:: Arbeitsauftrag ::
Beantworten Sie anhand der Rezension die folgenden Fragen:
(a) In welchem Jahr jährte sich die Erfindung der Fotografie zum 150. Mal?
(b) Seit welchem Jahr gehört die Zeitschrift, in der die Rezension erschienen ist, zu den einschlägigen Periodika?
(c) Wie viele Beiträge umfasst der besprochene Sammelband insgesamt?

:: Textauszug ::
______

Steffen Siegel
Das Problem namens ‚Fotografie‘
Tanya Sheehan, Andrés Mario Zervigón (Hg.): Photography and its Origins, London: Routledge 2015, 238 S., 23 x 15,5 cm, zahlreiche Abb. in Farbe und S/W, kartoniert: ISBN 978-0-415-72290-2: 39,95 Dollar, gebunden: ISBN 978-0-415-72289-6: 130 Dollar
Erschienen in: Fotogeschichte, Heft 138, 2015
Als sich die Erfindung der Fotografie im Jahr 1989 zum 150. Mal jährte, war dies, es versteht sich fast von selbst, ein vielfach aufgegriffener Anlass zur mediengeschichtlichen Rückschau. Tatsächlich war hierfür die Gelegenheit günstig. Zu dieser Zeit hatte sich die Fotogeschichtsschreibung wenigstens seit einem Jahrzehnt als eine akademisch ernstzunehmende Disziplin entfaltet und etabliert. Allein die sich rasch vergrößernde Zahl einschlägiger Periodika – zu denen früh, seit 1981, auch die vorliegende Zeitschrift gehört – spricht hierbei eine deutlich vernehmbare Sprache. 1989 also war das Jahr, indem wichtige Quellenanthologien herauskamen, historische Gesamtdarstellungen erschienen und Jubiläumsausstellungen ausgerichtet wurden. Nicht zuletzt aber ist 1989 auch jenes Jahr, in dem das Jubiläum selbst abgeschafft wurde. Für die Zwecke der Aufmerksamkeitsökonomie mag die kalendarische Logik eines Jahrestags unverändert nützlich sein, mit mediengeschichtlichen Umständen im Allgemeinen und der Frühphase des Fotografischen im Besonderen hat sie dennoch kaum etwas gemein. Von heute aus betrachtet sind es wohl vor allem die gedruckten Dokumentationen zweier Tagungen, die eine solche Kritik an dem einst sorgfältig gepflegten Glauben an die Möglichkeit eines Ursprungs der Fotografie (im ohnehin problematischen Singular) aussprechen.[1]
Seither sind weitere 25 Jahre vergangen, deren Bedeutung für die Entwicklung des fotohistorischen Diskurses nur schwer zu überschätzen sein dürfte. Fotogeschichtsschreibung, so unterstreichen die beiden Herausgeber in ihrer Einleitung des nun erschienenen Sammelbandes Photography and Its Origins, Tanya Sheehan und Andrés Mario Zervigón, lässt sich unterdessen kaum anders als im Plural denken. Sie haben unbedingt recht, hat sich doch entlang zahlreicher Parameter das Interesse am Fotografischen in den zurückliegenden Jahren entfaltet und differenziert. In besonders nennenswerter Weise geschah dies vor allem hinsichtlich von Fragen der Geografie, des disziplinären Zugriffs wie auch, hiermit eng verbunden, der zum Einsatz gelangenden Methoden. Nimmt man die bereits seit Längerem kurrente Rede von der Vielfalt von Ursprüngen des Fotografischen beim Wort, so lassen sich solche Multiplikationen nicht zuletzt aber auch historisch denken. Hinter dem Kollektivsingular ‚Fotografie‘ steht, so die These des Sammelbands, von Anfang an eine Vielzahl von Interessen, Methoden, Technologien und Produkten. Was es aber eigentlich heißt, in einem solchen Kontext überhaupt noch „von Anfang an“ zu sagen, dies ist die leitende Fragestellung der insgesamt 16 Beiträge dieses Buches. Sie tragen, historisch gewissermaßen rückwärts denkend, zu einer weiteren Differenzierung unseres Verständnisses von der Formationszeit des Fotografischen bei.

______

:: Die Daten ::
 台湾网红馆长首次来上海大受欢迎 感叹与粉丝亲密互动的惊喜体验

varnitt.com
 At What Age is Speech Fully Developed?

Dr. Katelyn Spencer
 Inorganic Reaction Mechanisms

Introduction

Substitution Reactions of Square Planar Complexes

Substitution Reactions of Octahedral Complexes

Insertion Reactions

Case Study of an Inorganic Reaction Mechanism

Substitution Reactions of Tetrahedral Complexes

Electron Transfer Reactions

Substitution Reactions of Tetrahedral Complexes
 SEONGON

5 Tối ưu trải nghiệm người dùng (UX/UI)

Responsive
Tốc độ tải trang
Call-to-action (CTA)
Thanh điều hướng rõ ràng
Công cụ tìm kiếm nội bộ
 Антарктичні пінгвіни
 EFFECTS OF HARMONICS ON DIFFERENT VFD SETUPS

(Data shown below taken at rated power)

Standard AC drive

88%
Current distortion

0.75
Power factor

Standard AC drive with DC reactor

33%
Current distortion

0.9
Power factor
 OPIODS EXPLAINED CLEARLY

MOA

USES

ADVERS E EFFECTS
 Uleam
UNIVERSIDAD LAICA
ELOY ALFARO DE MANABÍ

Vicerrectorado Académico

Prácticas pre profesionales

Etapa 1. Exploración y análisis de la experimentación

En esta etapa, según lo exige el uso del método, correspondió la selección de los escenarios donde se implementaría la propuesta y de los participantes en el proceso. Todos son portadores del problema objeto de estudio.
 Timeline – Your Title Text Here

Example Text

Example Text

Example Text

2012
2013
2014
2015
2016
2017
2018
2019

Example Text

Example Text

______

:: Musterlösung ::
(a) 1989
(b) Seit 1981
(c) 16 Beiträge